**SUPPLIED TEXT**
╭──

You have rounded up a good amount of useful data, but need to more explicitly link it to the argument. Now that you have nailed down the argument, you need to pass carefully back over the data and read what it says about consistency and the implications of varying patterns of consistency. Every time a new set of data is presented, you should give readers guidance on what they should take away from it.

Related to this, you need to assess the meaning of data collectively–throughout you should add your interpretation of the data given that you are studying it in conjunction with related data. Presented separately, you are limited in the amount of meaning that you can draw out of the data. If you add a statement for each data set that explains what it shows about your argument relative to the other sets, you will be getting much more mileage out of that data.

Your citations page would be most appropriately placed at the bottom of the navigation menu, as opposed to right after the welcome where you have it now. Superb job giving full citation information and breaking down the list into primary and secondary sources. Regarding your note at the bottom about doing your best to rule out biased sources: it is good to see you are thinking through this, although please know that the best historians routinely include biased sources–they just proceed carefully, taking the time to understand the bias and read the sources accordingly. If you had thrown out all biased sources you would be left without any campaign speeches, since a campaign speech by definition has a distinct bias!

You may want to combine your historical argent and historical question pages since they are both sparse, and closely relate to one another.

╰──

Excerpts of bounding box data:

╭──

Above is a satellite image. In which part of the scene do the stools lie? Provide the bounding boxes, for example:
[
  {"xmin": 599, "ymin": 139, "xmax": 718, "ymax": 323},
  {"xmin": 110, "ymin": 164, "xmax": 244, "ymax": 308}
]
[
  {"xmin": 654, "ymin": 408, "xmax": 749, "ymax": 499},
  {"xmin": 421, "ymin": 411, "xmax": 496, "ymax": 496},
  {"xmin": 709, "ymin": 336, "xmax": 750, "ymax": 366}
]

╰──

**AIM 1**
Where does the feedback recommend placing the citations page?
**AIM 2**
Please condense the paragraph of the feedback that begins "Related to this" into a shorter version that keeps its main points.

**WORKED ANSWER 1**
At the bottom of the navigation menu.

**WORKED ANSWER 2**
Assess the data collectively, interpreting each set in conjunction with related data. Presenting sets separately limits how much meaning can be drawn from them. Adding a statement for each data set that explains what it shows about the argument relative to the other sets gets much more out of the data.